Task instructions: The complete listing goes into the output exactly, without its pictures.

Source data:

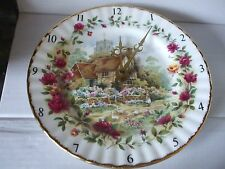 ROYAL ALBERT OLD COUNTRY ROSES COTTAGE PORCELAIN WALL CLOCK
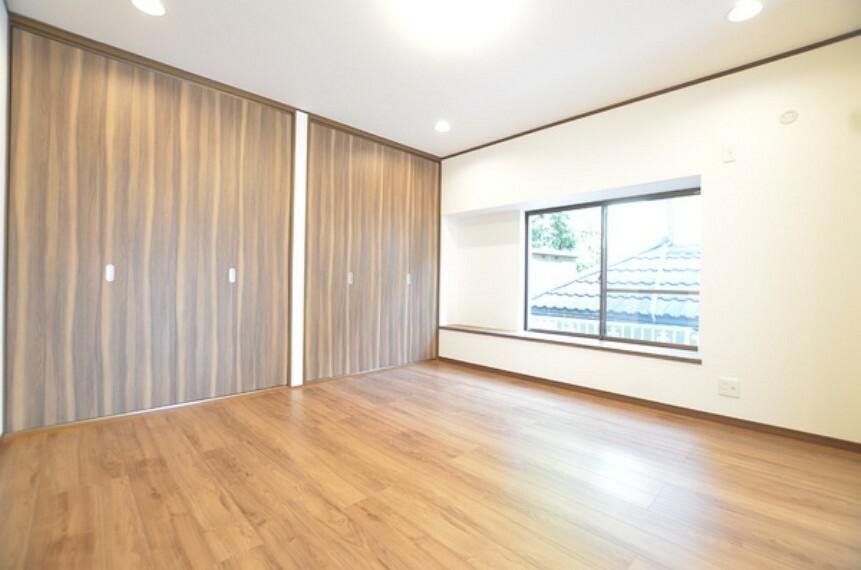 居間・リビング 【リビング】 リノベーション済みで大変綺麗な状態のリビングでございます。 日々の暮らしを豊かにしてくれる、明るく開放感のあるお部屋となっております。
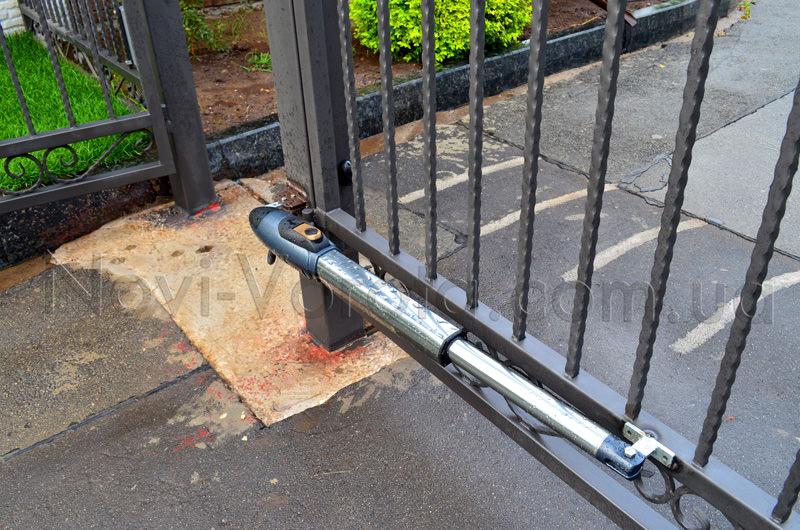 Линейный привод на воротах с узкими опорами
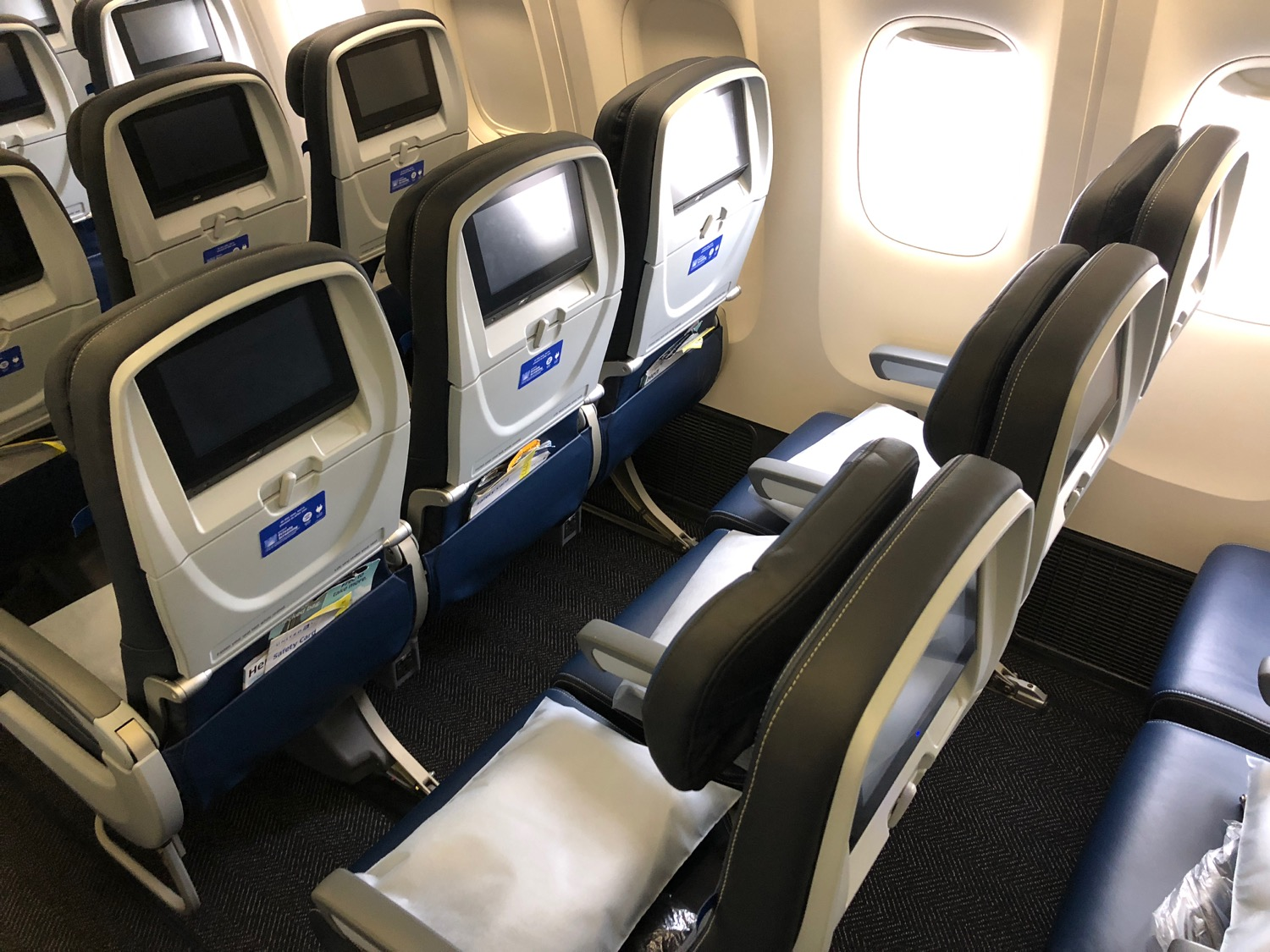 claiming open airlines seats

Your solution:
 ROYAL ALBERT OLD COUNTRY ROSES COTTAGE PORCELAIN WALL CLOCK
 居間・リビング 【リビング】 リノベーション済みで大変綺麗な状態のリビングでございます。 日々の暮らしを豊かにしてくれる、明るく開放感のあるお部屋となっております。
 Линейный привод на воротах с узкими опорами
 claiming open airlines seats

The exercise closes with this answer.